On l’appelle “l’accroche” parce qu’il doit “accrocher”, attirer l’attention du lecteur. Comme le titre (fiche technique n°5), il peut donner l’information la plus
importante ou il peut faire appel à la curiosité du lecteur. Le début du reportage (l’accroche) peut être une CITATION importante et étonnante d’une personne
que vous avez interrogée. Par exemple: “Voici 20 ans que je suis poissonnier et pourtant je ne mange jamais de poisson!”. Ricardo Luigi est un solide
gaillard avec un large sourire qui le fait ressembler à un chanteur à la mode…”
L’accroche peut aussi être une DESCRIPTION d’un lieu, d’une situation, d’une personne. Par exemple, un reportage publié dans un journal égyptien
commençait ainsi: “Place de l’ancien opéra, dix heures du matin. Les bouquinistes ouvrent leurs étals…” et la description de la place peut se poursuivre pour
donner une atmosphère. Le lecteur a l’impression de se trouver lui-même sur la place et imagine bien ce que l’article montre. Une accroche n’est jamais une
introduction. N’écrivez pas « Nous allons dans cet article vous parler de la gare du Caire » mais emmener tout de suite le lecteur au centre de la gare.
Enfin, l’accroche peut être une ANECDOTE, c’est-à-dire une petite histoire vraie qui donne des détails, qui est très significative (qui résume bien une
situation) ou qui est amusante, étonnante et curieuse.

LES AUTRES PARAGRAPHES.


Un petit conseil d’ami: pour plus de clarté, laissez une ligne blanche entre chaque paragraphe. Dans chacun, vous réunissez toutes les informations, les
citations, les descriptions sur la même idée. Une idée importante par paragraphe et une succession logique entre tous les paragraphes. Un exemple pour
reprendre les bouquinistes de la place de l’opéra. Après l’accroche, le deuxième paragraphe raconte une anecdote (l’exemple d’un bouquiniste qui ne sait ni
lire ni écrire), le troisième paragraphe décrit les livre vendus et les clients. Le dernier paragraphe parle du rêve et des espoirs des bouquinistes (avoir un
syndicat, un plus grand espace et participer à la Foire internationale du livre…).

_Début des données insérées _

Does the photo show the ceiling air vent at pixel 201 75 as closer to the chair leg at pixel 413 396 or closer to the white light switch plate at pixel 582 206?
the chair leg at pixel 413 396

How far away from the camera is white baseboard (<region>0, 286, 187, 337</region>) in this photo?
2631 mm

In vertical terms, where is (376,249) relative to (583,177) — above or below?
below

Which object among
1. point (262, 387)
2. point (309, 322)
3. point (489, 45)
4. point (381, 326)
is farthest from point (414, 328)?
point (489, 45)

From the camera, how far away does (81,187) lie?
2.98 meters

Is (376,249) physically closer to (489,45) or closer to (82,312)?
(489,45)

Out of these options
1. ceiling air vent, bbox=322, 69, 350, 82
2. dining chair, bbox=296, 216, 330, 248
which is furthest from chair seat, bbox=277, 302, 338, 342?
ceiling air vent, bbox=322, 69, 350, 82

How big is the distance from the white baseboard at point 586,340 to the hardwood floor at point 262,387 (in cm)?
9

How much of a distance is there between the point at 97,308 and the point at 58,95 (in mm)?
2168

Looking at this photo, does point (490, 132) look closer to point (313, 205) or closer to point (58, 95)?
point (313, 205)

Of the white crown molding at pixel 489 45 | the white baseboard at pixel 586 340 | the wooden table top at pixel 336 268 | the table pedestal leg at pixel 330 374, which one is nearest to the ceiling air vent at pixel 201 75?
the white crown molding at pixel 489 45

La succession des paragraphes est logique: description de la place et de l’installation des bouquinistes (accroche répondant aux questions qui et où?), portrait
d’un bouquiniste original (deuxième paragraphe), description de leur activité et des livres vendus (troisième paragraphe), présentation de leurs espoirs
(quatrième paragraphe).
Par exemple: un article sur les bateaux-bus dans une grande ville traversée par un fleuve se terminait comme ceci: “Les gens s’y rencontrent et font
connaissance. “Ils ne font pas que connaissance, ils se marient même!”, comme aime à le dire un jeune couple de passagers”. Voilà, c’est une touche finale
qui tombe bien. C’est pour cela qu’on appelle aussi ce dernier paragraphe la CHUTE. Quant au mot “conclusion”, il est plutôt utilisé pour la fin d’un
raisonnement, d’une démonstration ou d’une rédaction. Un reportage, c’est différent.